# Stated task A:
Condense the paragraph of the Guy Weadick article that begins "Weadick's father, George Weadick" into two shorter sentences that keep its main facts.

# Supplied text:
──────
Window on the Past: Stampede of a New York Cowboy

The Calgary Stampede parade in 1923. The description from the Calgary Stampede Archives reads: “Parade scene, mounted cowboys, likely some of the contestants.”

By Ray Cavanaugh, Contributor
October / November 2019

Calgary, nicknamed “Cowtown,” is home to the largest rodeo in the world, the Calgary Stampede, which annually draws millions of visitors. The first Calgary rodeo in 1912 was organized by a New Yorker with Irish roots, as Ray Cavanaugh explains.


Cowboys seem like a self-assured lot. But Guy Weadick was more than self-assured; he was a bold visionary, and the fulfillment of his vision would produce an iconic western event that endures to this day.

However, this legendary cowboy actually came from the “Irish side” of Rochester, New York, where his life began on February 23, 1885. He was the oldest of five children born to Mary Ann Weadick, née Daniels, who is described by the Calgary Herald newspaper as an “Irish-Canadian woman.” Further details on her Irish roots have proven difficult to obtain.

Weadick’s father, George Weadick, was an American-born railway worker. According to the available records on findagrave.com, the father’s parents (James and Ann Weadick) were both immigrants from Ireland. Though their county of origin is not mentioned, a search on the genealogy website WikiTree.com shows that the Weadick name has a pronounced link to County Wexford.

As a youth in Rochester, Guy Weadick was enchanted by tales of the Wild West. This enchantment quickened with each new letter his family received from a relative who had made the journey. So, at age 17, he headed west on his own.

Weadick began working on ranches. “He was really interested in the authentic stories of the Old West,” related Donna Livingstone, author of The Cowboy Spirit: Guy Weadick and the Calgary Stampede. Livingstone suspects, though, that Weadick was a less-than-ideal cowboy because he “talked too much.” But she also related that he was a good listener who devoured veteran cowboy accounts pertaining to the bygone golden age of the frontier.

Guy Weadick, the New Yorker who founded the Calgary Stampede.

Along with listening well, Weadick became adept at riding and roping. With these skills, he made the switch from ranch hand to performance artist and began roping cattle on the Vaudeville circuit. This type of job environment was better-suited to his showman tendencies and talkative nature. He also learned how to put together an entertaining and profitable event.
──────
# Material:
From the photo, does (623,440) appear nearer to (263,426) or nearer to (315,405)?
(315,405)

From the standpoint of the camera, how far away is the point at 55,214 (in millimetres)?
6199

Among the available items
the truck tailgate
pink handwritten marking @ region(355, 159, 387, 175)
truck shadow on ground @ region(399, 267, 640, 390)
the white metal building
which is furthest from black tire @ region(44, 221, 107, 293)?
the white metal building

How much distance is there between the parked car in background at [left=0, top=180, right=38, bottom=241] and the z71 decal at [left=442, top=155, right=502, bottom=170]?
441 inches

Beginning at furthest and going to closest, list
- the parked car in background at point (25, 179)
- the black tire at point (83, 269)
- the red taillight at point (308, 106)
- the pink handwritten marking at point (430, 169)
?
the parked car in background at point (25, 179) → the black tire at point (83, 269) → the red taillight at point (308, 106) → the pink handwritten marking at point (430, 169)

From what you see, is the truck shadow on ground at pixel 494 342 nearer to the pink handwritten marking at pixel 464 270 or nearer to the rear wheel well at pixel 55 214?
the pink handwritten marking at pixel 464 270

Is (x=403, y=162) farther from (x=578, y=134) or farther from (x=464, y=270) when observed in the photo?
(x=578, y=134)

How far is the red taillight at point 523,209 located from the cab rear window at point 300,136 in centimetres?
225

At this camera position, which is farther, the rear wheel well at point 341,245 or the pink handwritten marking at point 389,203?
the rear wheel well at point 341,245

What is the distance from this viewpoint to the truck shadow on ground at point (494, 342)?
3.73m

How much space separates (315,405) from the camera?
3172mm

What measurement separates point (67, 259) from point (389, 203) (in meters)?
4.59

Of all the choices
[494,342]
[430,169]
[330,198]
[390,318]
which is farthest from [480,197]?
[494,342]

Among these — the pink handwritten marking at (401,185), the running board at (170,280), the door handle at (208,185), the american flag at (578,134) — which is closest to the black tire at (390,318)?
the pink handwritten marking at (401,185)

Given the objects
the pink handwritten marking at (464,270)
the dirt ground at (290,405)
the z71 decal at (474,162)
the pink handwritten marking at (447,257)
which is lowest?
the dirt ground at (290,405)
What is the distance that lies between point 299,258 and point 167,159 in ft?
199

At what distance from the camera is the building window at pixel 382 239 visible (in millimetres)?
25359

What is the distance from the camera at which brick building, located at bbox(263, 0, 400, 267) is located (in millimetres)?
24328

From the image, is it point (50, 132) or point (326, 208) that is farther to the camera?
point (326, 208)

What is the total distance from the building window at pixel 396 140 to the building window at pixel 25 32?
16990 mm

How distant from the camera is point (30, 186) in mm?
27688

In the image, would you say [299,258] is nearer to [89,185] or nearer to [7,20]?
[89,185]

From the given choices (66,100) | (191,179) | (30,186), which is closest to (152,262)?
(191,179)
──────
# Stated task B:
Return the records unchanged, starting with the line that contains "What measurement separates" and going on through the last line of the records.

# Final result A:
George Weadick, Guy's father, was an American-born railway worker whose parents, James and Ann Weadick, were Irish immigrants according to findagrave.com. Their county of origin isn't given there, but a WikiTree.com search ties the Weadick name closely to County Wexford.

# Final result B:
What measurement separates point (67, 259) from point (389, 203) (in meters)?
4.59

Of all the choices
[494,342]
[430,169]
[330,198]
[390,318]
which is farthest from [480,197]?
[494,342]

Among these — the pink handwritten marking at (401,185), the running board at (170,280), the door handle at (208,185), the american flag at (578,134) — which is closest to the black tire at (390,318)?
the pink handwritten marking at (401,185)

Given the objects
the pink handwritten marking at (464,270)
the dirt ground at (290,405)
the z71 decal at (474,162)
the pink handwritten marking at (447,257)
which is lowest?
the dirt ground at (290,405)
What is the distance that lies between point 299,258 and point 167,159 in ft?
199

At what distance from the camera is the building window at pixel 382 239 visible (in millimetres)?
25359

What is the distance from the camera at which brick building, located at bbox(263, 0, 400, 267) is located (in millimetres)?
24328

From the image, is it point (50, 132) or point (326, 208) that is farther to the camera?
point (326, 208)

What is the total distance from the building window at pixel 396 140 to the building window at pixel 25 32?
16990 mm

How distant from the camera is point (30, 186) in mm?
27688

In the image, would you say [299,258] is nearer to [89,185] or nearer to [7,20]?
[89,185]

From the given choices (66,100) | (191,179) | (30,186), which is closest to (152,262)?
(191,179)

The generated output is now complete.